The Margraviate of Austria flourished under the rule of Leopold III (Leopold the Good was Margrave from 1095 to 1136. In 1485 he was canonized and became Saint Leopold III, patron saint of Austria & Vienna). Leopold the Good commissioned the construction of churches & abbeys, promoted the creation of new towns & permitted a great level of autonomy that helped Vienna become an important trade center during the 11th century.
In 1136 Leopold IV inherits the Margraviate of Austria & the following year he sets in motion the exchange of the Romanesque Church that would later become St. Peter’s Church (Peterskirche) which was given to the Bishop of Passau in return for extended stretches of land outside the city walls. Five years later, Leopold IV’s brother Henry II Jasomirgott, takes his place as Margrave of Austria & Duke of Bavaria after Leopold’s unexpected death & he moves his residence in Vienna soon after (1145). Two years later the most important religious building in Vienna to this day, St.Stephen’s Cathedral (Stephansdom) is consecrated, taking the place of the most important city symbol, a symbol of its growing importance as an imperial capital.

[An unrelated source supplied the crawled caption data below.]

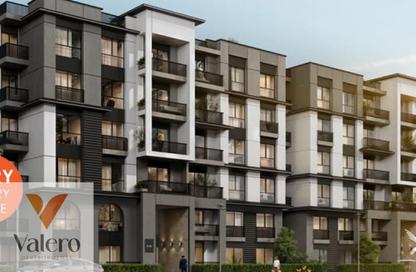 Apartment - 3 Bedrooms - 3 Bathrooms for sale in Obour City - Qalyubia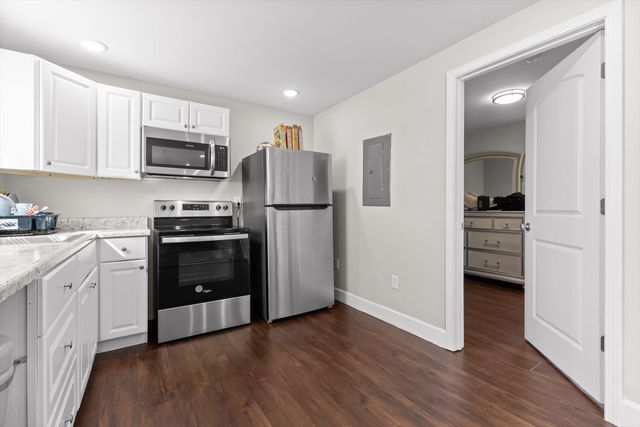 860 Berry Street NE, Cleveland, TN 37311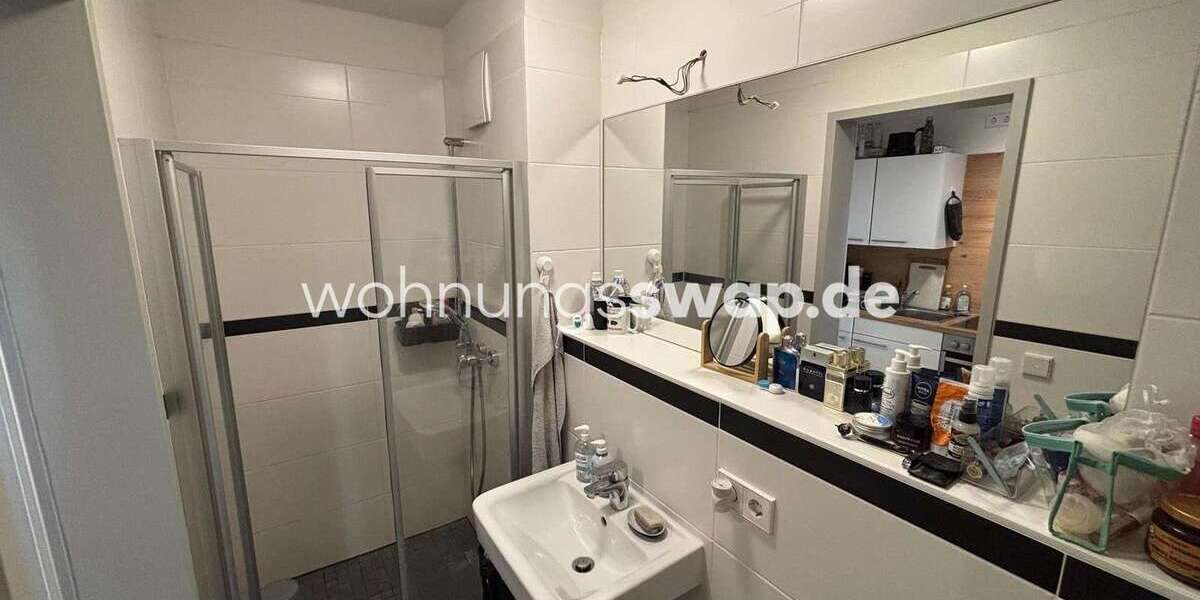 Wohnung zum Mieten in Potsdam 500 € 25 m² 1 zimmer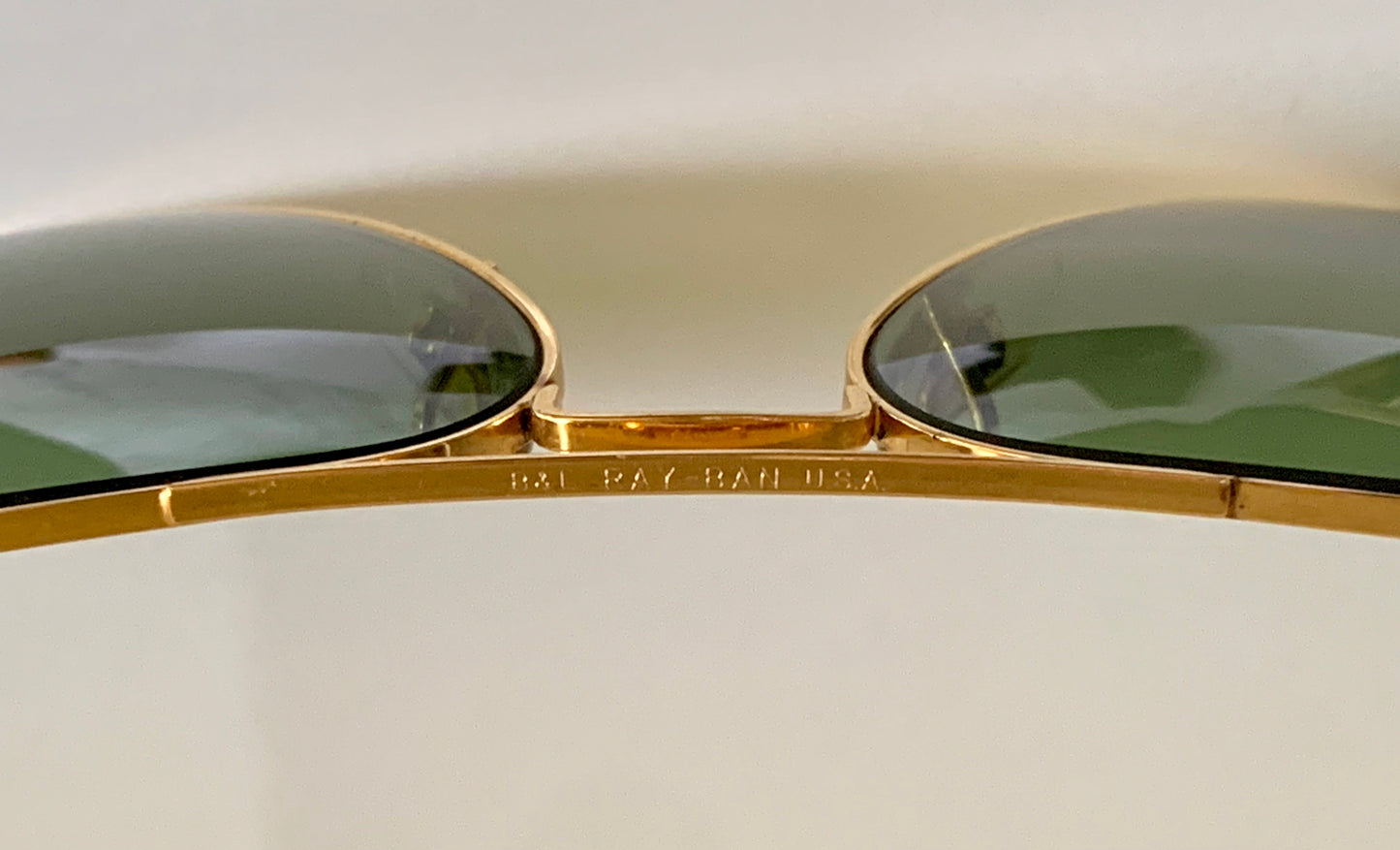 Ray Ban B&L - Aviator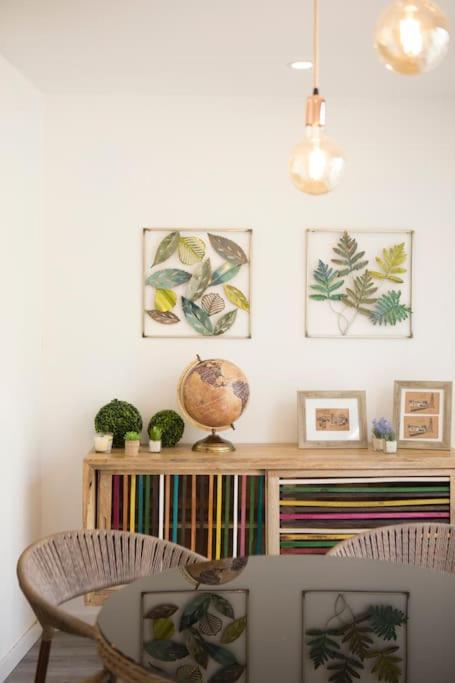 Appartement Ohh - Campanha Pateo Flat à OOporto Extérieur photo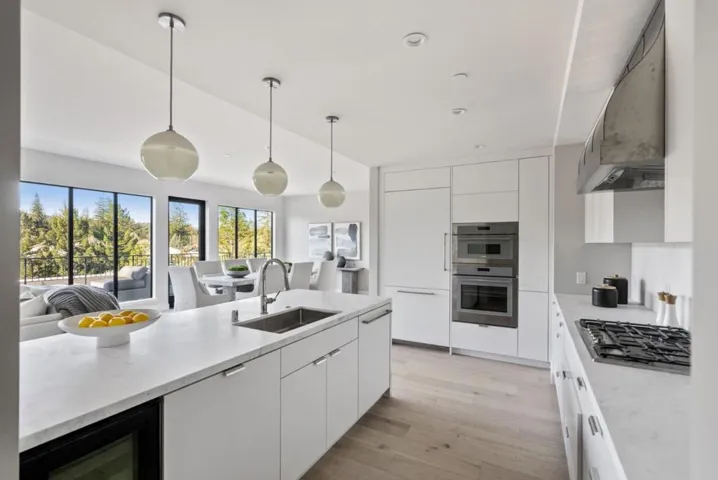 450 1st Street Penthouse 2, Los Altos, California 94022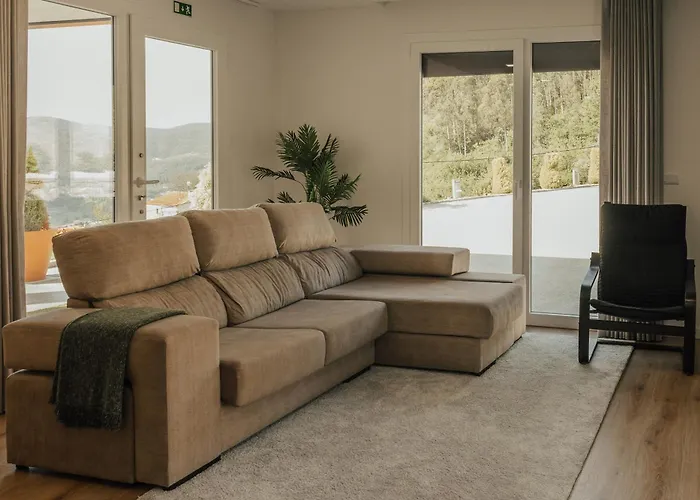 Villa Cantinho Da Cavadinha Arouca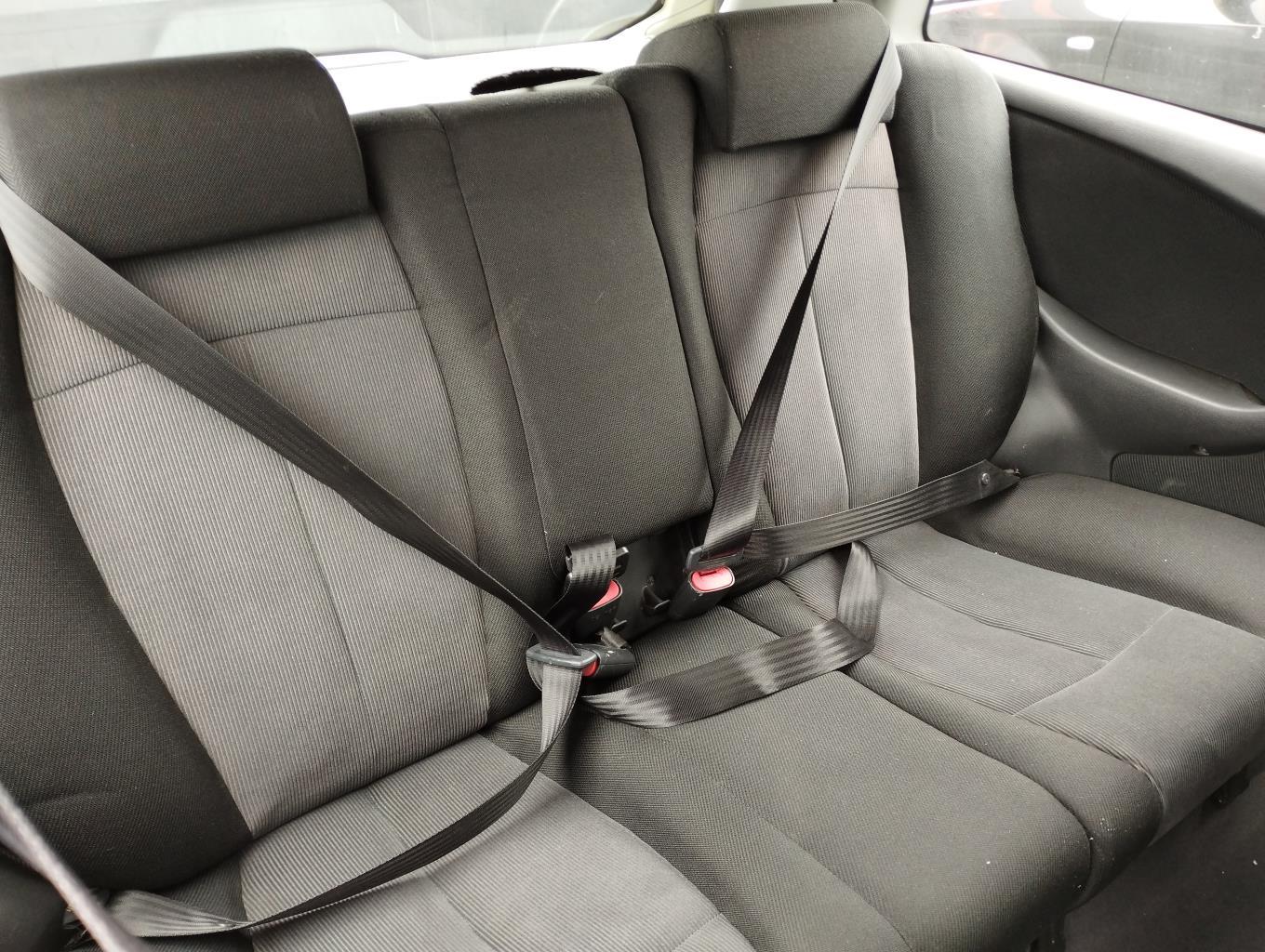 Aggancio cintura sicurezza posteriore sinistro FIAT BRAVO 1 Diésel - 1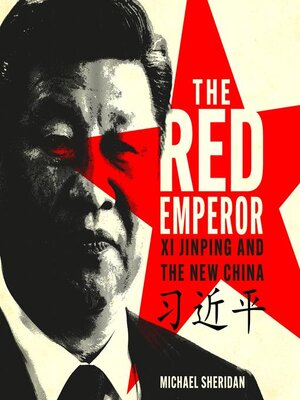 cover image of The Red Emperor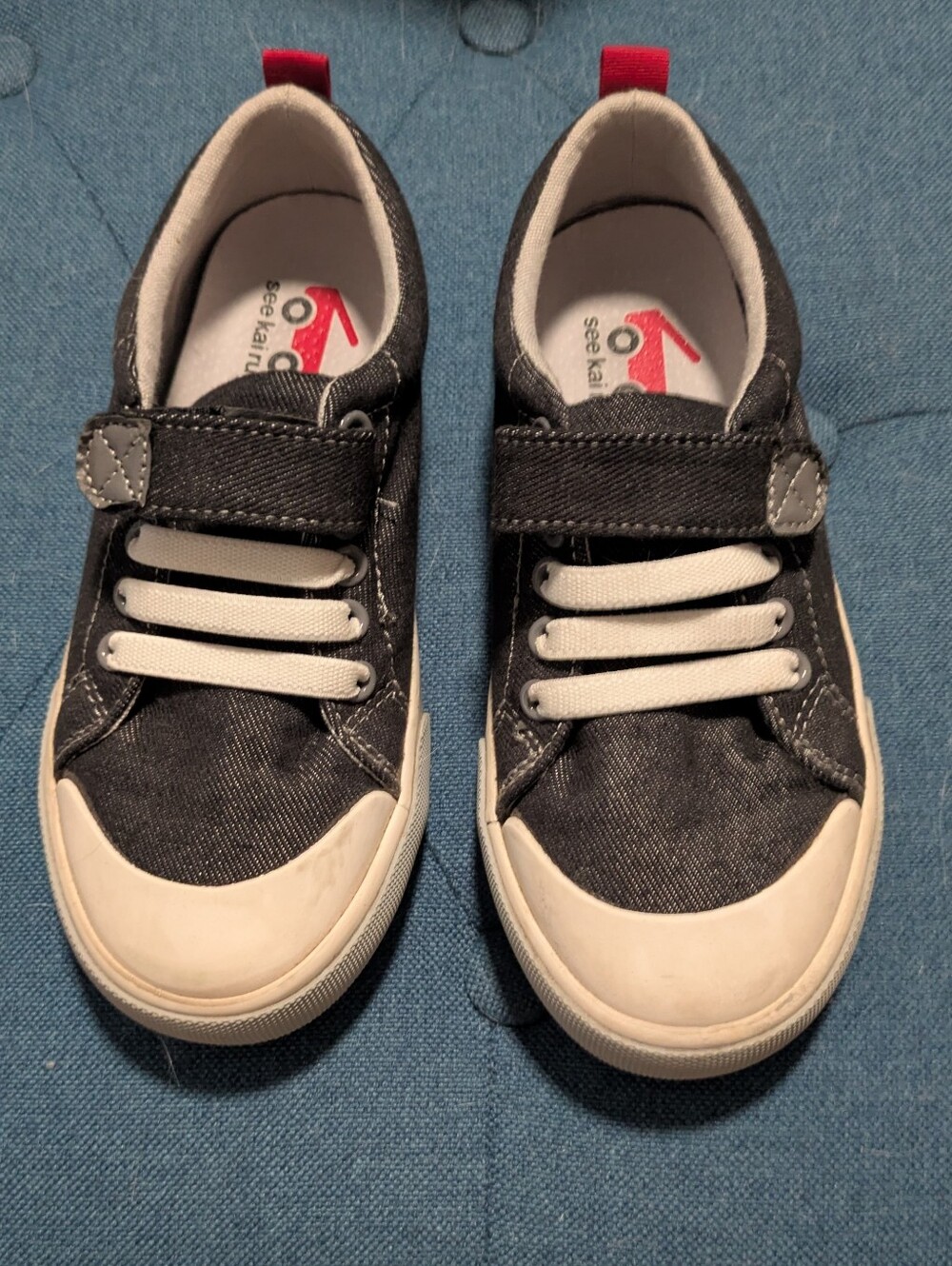 See Kai Run Stevie II Size 1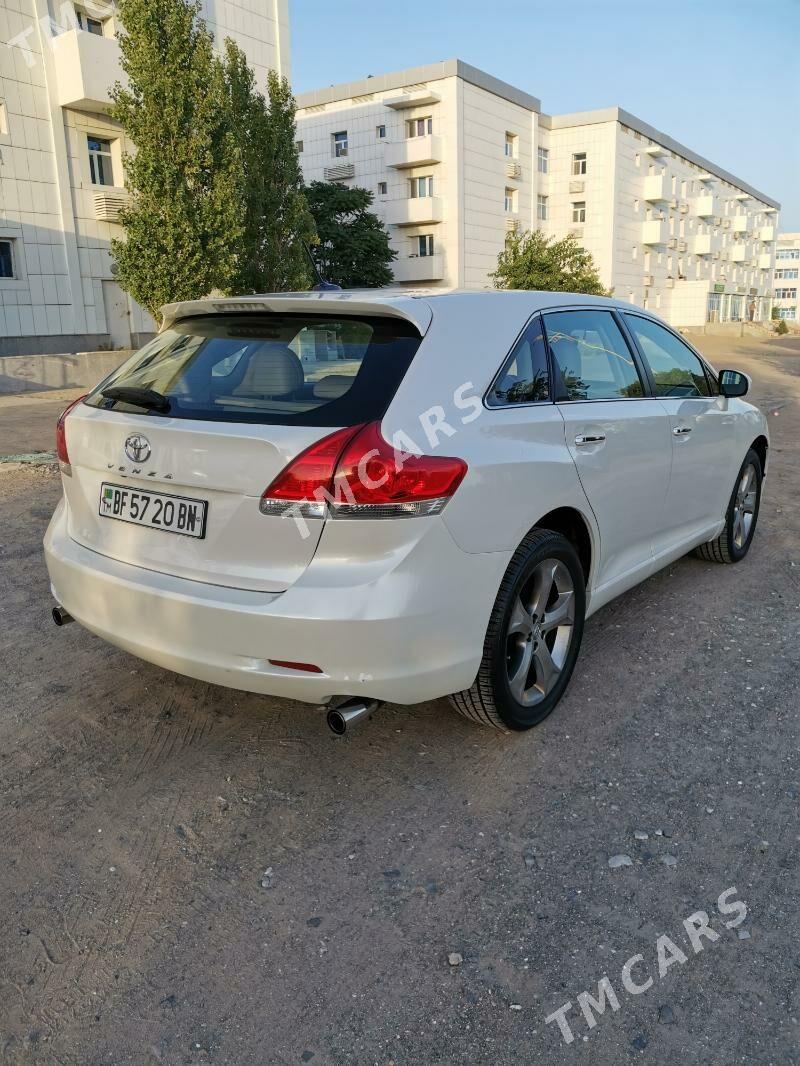 Toyota Venza 2010 - 220 000 TMT - Türkmenbaşy - img 3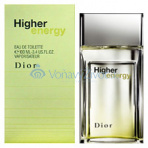 Dior Higher Energy M EDT 100ml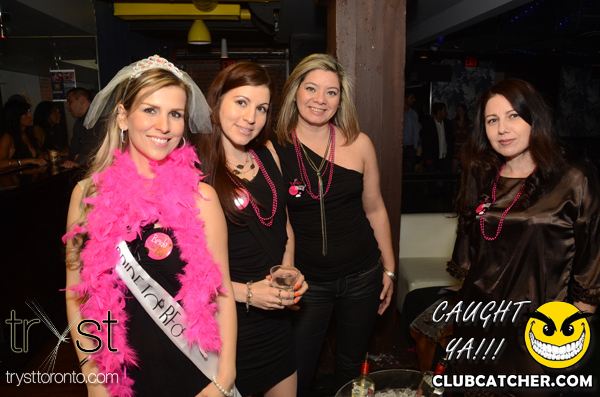 Tryst nightclub photo 19 - December 10th, 2011
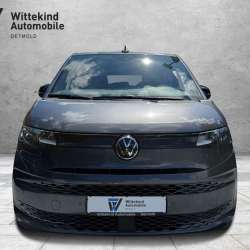 Volkswagen T7 Multivan lang в Москве
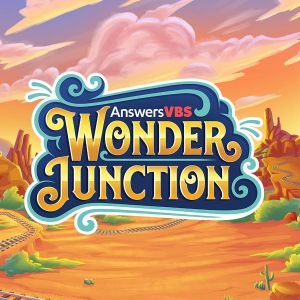 Hillside Community Church VBS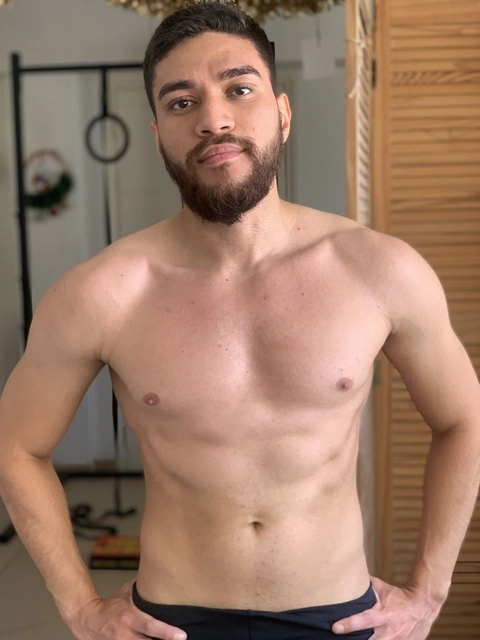 Ruben OnlyFans Picture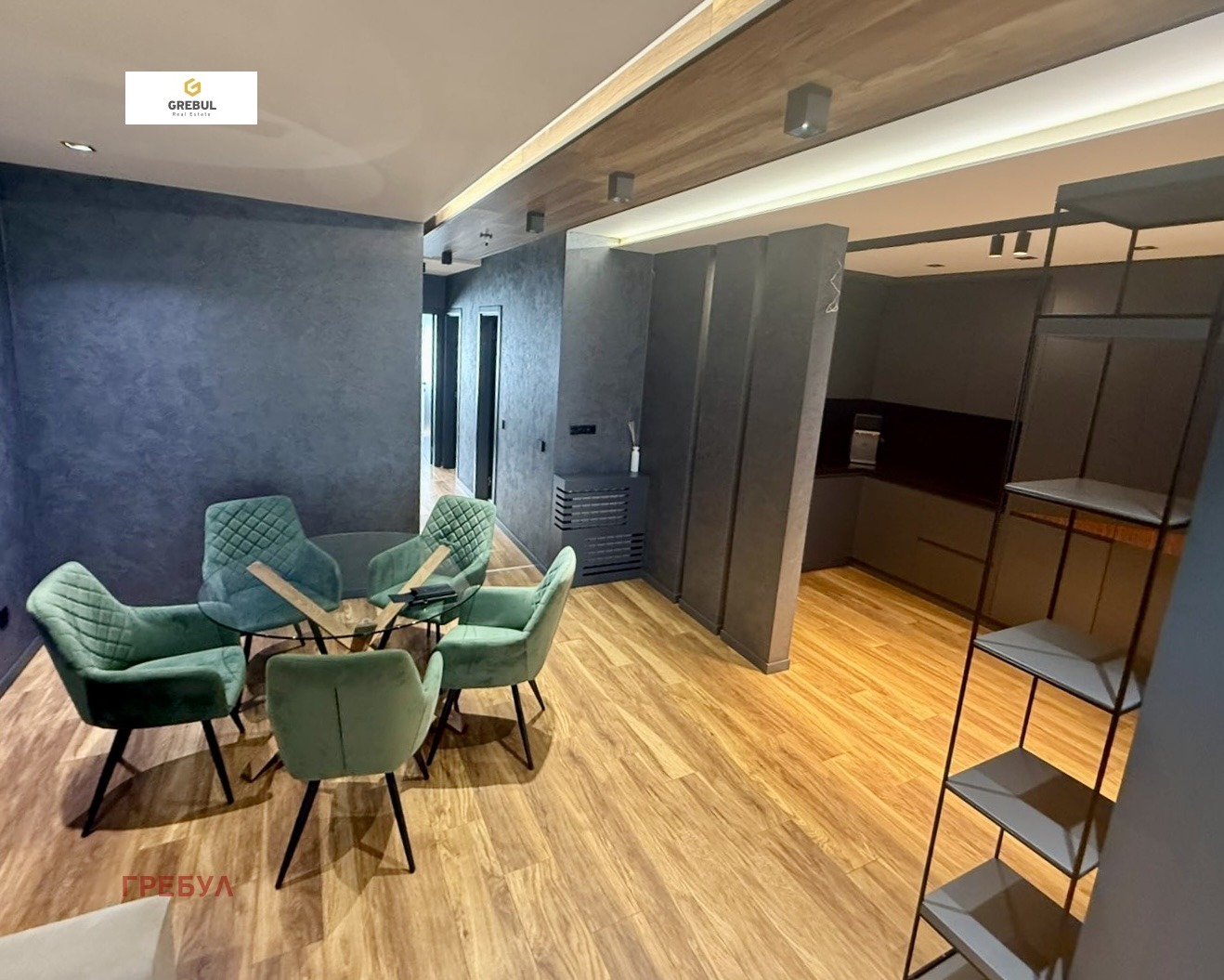 Продава 4-СТАЕН, гр. София, Малинова долина, снимка 4 - Апартаменти - 55730390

Henry II needed a big monastery for his new capital as in those days monasteries were mainly repositories of knowledge that could help the rulers in their administrative duties, so he founded the Roman Catholic Schottenstift (Scottish Abbey) Monastery in 1155.
In 1156 the newly elected Emperor Frederick I (Barbarossa) in an attempt to appease the unrest between his vassal princes & avoid the impeding civil war decides to return the Duchy of Bavaria to its last rulers from the House of Welfs & in the same time, in order to compensate the House of Babenberg for its loss, elevates the Margraviate of Austria into a duchy, administratively independent from Bavaria. The document issued by the Emperor known as Privilegium Minus turned out to be founding act of what was to become a nation. The year (1156) is sometimes given as Austria’s date of independence.